BOM ERA TER as costas quentes, dar as cartas com a faca e o queijo na mão;
melhor ainda, ter uma caixinha de pós de perlimpimpim, pois isso evitava
de levar a lata, ficar na pindaíba ou espichar a canela antes que Deus
fosse servido. Qualquer um acabava enjerizado se lhe chegavam a urtiga no
nariz, ou se o faziam de gato-sapato. Mas que regalo, receber de graça, no
dia-de-reis, um capado! Ganhar vidro de cheiro marca barbante, isso não: a
mocinha dava o cavaco. Às vezes, sem tirte nem guarte, aparecia o doutor
pomada, todo cheio de nove horas; ia-se ver, debaixo de tanta farofa era
um doutor da mula ruça, um pé-rapado, que espiga! E a moçoila, que
começava a nutrir xodó por ele, que estava mesmo de rabicho, caía das
nuvens. Quem queria lá fazer papel pança? Daí se perder as estribeiras por
uma tutaméia, um alcaide que o caixeiro nos impingia, dando de pinga um
cascão de goiabada.
EM COMPENSAÇÃO, viver não era sangria desatada, e até o Chico vir de baixo
vosmecê podia provar uma abrideira que era o suco, ficando na chuva mesmo
com bom tempo. Não sendo pexote, e soltando arame, que vida supimpa a do
degas! Macacos me mordam se estou pregando peta. E os tipos que havia: o
pau-para-toda-obra, o vira-casaca (este cuspia no prato em que comera), o
testa-de-ferro, o sabe-com-quem-está falando, o sangue-de-barata, o Dr.
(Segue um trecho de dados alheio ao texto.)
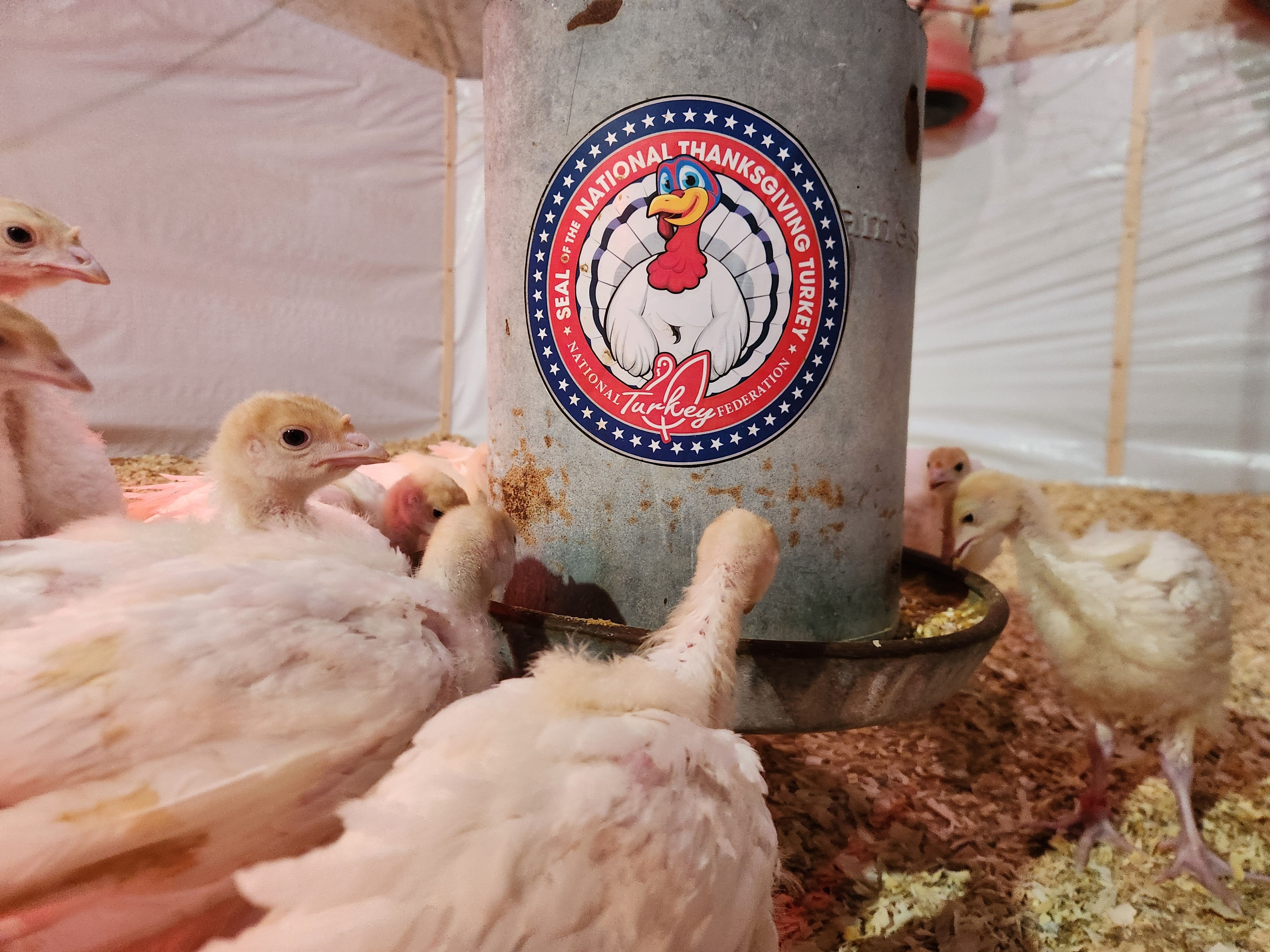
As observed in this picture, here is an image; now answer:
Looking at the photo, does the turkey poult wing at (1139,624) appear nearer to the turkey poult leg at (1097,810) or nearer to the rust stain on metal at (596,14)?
the turkey poult leg at (1097,810)

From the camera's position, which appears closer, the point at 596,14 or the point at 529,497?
the point at 596,14

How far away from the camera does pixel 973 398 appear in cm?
424

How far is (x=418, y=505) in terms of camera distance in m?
1.56

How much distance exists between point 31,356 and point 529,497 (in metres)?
0.72

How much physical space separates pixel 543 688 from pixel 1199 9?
15.0 ft

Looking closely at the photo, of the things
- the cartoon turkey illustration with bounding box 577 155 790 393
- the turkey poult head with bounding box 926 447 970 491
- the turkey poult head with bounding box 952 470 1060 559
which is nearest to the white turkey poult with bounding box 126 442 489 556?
the cartoon turkey illustration with bounding box 577 155 790 393

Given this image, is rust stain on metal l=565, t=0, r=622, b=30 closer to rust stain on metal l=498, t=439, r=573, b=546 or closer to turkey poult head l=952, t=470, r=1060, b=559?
rust stain on metal l=498, t=439, r=573, b=546

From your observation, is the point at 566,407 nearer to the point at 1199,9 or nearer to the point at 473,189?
the point at 473,189

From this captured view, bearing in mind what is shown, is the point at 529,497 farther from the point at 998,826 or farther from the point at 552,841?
the point at 998,826

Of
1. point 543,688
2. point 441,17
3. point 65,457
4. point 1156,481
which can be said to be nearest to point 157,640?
point 543,688

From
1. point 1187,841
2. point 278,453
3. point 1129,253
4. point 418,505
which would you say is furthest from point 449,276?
point 1129,253

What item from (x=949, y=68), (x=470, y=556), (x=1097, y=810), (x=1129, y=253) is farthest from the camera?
(x=1129, y=253)

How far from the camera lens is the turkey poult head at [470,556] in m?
1.05

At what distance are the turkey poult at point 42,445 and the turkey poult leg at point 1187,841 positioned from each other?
88.9 inches
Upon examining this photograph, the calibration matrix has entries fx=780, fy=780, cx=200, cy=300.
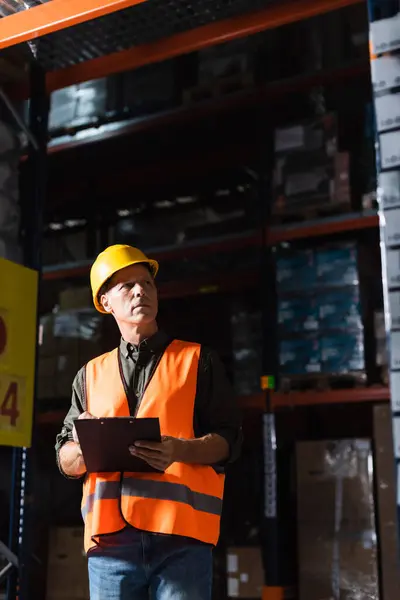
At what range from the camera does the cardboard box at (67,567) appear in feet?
20.0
Fiado que morreu ontem, o zé-povinho, o biltre, o peralvilho, o
salta-pocinhas, o alferes, a polaca, o passador de nota falsa, o
mequetrefe, o safardana, o maria-vai-com-as-outras... Depois de mil
peripécias, assim ou assado, todo mundo acabava mesmo batendo com o rabo
na cerca, ou, simplesmente, a bota, sem saber como descalçá-la.
MAS ATÉ AÍ morreu Neves, e não foi no Dia de São Nunca de Tarde: foi
vítima de pertinaz enfermidade que zombou de todos os recursos da ciência,
e acreditam que a família nem sequer botou fumo no chapéu?